Committee members David Fairweather, David Lumgair and Craig Fotheringham – part of a group of councillors who have criticised the council’s handling of the project in its landlord capacity – left the Forfar chamber during discussion of the proposal.
However, Carnoustie councillor Brian Boyd, who is not a member of the committee, addressed fellow councillors over what he slated as a “poorly planned” scheme involving “shoddy consultation”.
“There is no firm evidence submitted today to prove it’s a requirement for future golfing events, nor has evidence been provided that tour operators have actually agreed to amend their schedules to ensure visitors stay to use it.
“This whole development has been very poorly planned – some short years ago a multimillion pound pro-centre was built yet it’s now deemed not fit for purpose by those who built it, so other plans were developed. Now they are back again for new planning because plans that a were passed just some months ago are found to have serious flaws.
“This is a litany of failure and incompetence that reflects poorly on Carnoustie Golf Links trustees and therefore, on Angus Council,” said Mr Boyd.
“What scant consultation there has been has been opaque, not independent, and with groups selected by CGLMC.”
Committee convener Rob Murray ruled incompetent an amendment bid by Forfar councillor Colin Brown to defer the matter for further local consultation.
“We are discussing a planning application and not the landowner’s consent,” he said.

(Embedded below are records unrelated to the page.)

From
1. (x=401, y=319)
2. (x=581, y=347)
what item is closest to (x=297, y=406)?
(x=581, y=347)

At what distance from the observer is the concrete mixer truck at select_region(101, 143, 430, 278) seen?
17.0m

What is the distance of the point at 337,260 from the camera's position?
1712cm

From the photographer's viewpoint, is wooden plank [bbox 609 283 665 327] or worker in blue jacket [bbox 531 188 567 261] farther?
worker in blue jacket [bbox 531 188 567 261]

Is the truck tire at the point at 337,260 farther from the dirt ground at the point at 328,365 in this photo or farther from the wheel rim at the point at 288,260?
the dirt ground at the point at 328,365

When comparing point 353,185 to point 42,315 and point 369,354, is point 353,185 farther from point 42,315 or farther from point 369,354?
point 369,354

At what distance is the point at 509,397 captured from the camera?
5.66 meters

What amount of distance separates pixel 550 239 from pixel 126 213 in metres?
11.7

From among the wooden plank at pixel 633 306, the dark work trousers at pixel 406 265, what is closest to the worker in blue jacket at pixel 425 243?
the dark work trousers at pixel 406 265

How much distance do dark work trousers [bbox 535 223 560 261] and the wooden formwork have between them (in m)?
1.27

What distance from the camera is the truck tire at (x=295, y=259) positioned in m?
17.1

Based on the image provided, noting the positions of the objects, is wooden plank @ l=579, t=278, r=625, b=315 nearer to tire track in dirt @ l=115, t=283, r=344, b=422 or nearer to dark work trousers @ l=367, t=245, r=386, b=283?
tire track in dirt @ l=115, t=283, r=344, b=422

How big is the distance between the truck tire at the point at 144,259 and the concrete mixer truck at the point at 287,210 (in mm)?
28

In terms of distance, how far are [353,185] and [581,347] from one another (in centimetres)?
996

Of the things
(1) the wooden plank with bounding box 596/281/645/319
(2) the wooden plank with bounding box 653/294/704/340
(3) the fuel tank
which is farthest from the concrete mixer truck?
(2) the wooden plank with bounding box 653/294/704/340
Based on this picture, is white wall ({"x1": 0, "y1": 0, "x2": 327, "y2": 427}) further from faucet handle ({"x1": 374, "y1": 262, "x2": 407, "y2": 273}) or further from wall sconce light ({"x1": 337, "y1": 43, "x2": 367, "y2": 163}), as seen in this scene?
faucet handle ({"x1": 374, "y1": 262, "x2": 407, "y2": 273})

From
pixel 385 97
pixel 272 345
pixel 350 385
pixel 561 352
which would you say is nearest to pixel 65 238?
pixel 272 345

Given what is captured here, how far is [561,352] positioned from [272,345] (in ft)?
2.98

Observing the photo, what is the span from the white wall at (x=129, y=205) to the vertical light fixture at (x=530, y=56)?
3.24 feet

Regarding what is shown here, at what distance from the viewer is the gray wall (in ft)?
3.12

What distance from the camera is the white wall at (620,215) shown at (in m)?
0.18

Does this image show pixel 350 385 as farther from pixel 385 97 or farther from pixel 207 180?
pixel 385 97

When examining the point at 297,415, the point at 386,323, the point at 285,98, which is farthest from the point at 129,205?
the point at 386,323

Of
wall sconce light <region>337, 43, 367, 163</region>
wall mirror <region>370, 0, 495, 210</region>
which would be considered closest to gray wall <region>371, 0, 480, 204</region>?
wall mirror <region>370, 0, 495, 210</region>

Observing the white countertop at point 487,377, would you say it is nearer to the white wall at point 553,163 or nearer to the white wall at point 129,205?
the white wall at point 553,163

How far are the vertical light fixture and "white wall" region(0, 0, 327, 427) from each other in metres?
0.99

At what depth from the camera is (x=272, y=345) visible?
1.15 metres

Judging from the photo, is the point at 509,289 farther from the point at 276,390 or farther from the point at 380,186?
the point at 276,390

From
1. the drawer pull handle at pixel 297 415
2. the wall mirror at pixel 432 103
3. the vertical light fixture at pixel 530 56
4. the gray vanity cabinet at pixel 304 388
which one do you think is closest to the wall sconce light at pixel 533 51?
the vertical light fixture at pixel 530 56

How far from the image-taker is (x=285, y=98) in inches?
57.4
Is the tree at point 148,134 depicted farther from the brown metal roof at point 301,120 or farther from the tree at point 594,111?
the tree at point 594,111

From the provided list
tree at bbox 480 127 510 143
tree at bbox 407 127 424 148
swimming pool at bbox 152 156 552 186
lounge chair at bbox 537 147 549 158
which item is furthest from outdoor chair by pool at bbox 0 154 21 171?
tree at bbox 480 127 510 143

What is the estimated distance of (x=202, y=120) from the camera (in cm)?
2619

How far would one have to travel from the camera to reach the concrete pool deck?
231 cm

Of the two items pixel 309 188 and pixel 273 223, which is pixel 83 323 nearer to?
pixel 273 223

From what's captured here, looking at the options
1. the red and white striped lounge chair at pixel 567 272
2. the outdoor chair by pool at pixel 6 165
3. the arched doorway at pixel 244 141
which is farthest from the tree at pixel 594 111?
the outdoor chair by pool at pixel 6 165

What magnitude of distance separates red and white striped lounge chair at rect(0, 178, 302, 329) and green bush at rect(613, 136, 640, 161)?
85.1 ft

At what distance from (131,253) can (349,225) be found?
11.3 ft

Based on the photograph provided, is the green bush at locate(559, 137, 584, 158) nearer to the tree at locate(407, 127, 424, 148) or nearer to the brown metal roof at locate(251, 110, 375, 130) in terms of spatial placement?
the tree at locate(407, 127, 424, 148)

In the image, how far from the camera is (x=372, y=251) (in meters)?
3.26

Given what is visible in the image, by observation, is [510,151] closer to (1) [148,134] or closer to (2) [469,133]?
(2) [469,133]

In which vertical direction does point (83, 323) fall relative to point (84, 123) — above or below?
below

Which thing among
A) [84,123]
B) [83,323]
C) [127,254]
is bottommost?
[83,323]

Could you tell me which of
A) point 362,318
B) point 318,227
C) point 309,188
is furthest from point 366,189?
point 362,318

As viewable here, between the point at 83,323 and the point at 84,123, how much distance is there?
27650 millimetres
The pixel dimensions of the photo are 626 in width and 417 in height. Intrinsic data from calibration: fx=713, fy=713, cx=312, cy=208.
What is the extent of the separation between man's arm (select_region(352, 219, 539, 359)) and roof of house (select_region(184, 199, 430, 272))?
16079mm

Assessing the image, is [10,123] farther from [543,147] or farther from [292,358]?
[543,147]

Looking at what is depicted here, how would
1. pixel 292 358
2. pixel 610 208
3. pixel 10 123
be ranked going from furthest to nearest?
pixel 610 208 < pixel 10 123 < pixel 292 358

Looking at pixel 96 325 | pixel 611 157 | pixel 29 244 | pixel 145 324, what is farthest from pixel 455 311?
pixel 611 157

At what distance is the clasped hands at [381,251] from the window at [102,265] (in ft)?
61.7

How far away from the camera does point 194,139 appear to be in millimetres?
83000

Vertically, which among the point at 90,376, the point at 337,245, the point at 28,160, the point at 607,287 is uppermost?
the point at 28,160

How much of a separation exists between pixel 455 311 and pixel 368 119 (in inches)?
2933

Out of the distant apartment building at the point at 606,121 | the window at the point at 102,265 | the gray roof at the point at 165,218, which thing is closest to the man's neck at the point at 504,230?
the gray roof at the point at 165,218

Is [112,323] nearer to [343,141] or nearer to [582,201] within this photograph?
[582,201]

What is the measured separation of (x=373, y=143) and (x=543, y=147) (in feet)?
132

Arbroath councillor Alex King added: “If we were to refuse or delay this in any way, Carnoustie Golf Links Management Committee could start building tomorrow on the basis of the permission granted in November, which was unanimous with no division.
“I would counsel against delaying this – should they go to the reporter could have expenses awarded against us because we have already granted permission for a larger development.
“I welcome this, I think it will really enhance the golfing experience in the Carnoustie and it is not just the Open we are talking about, the spin off affects the whole of the local area.”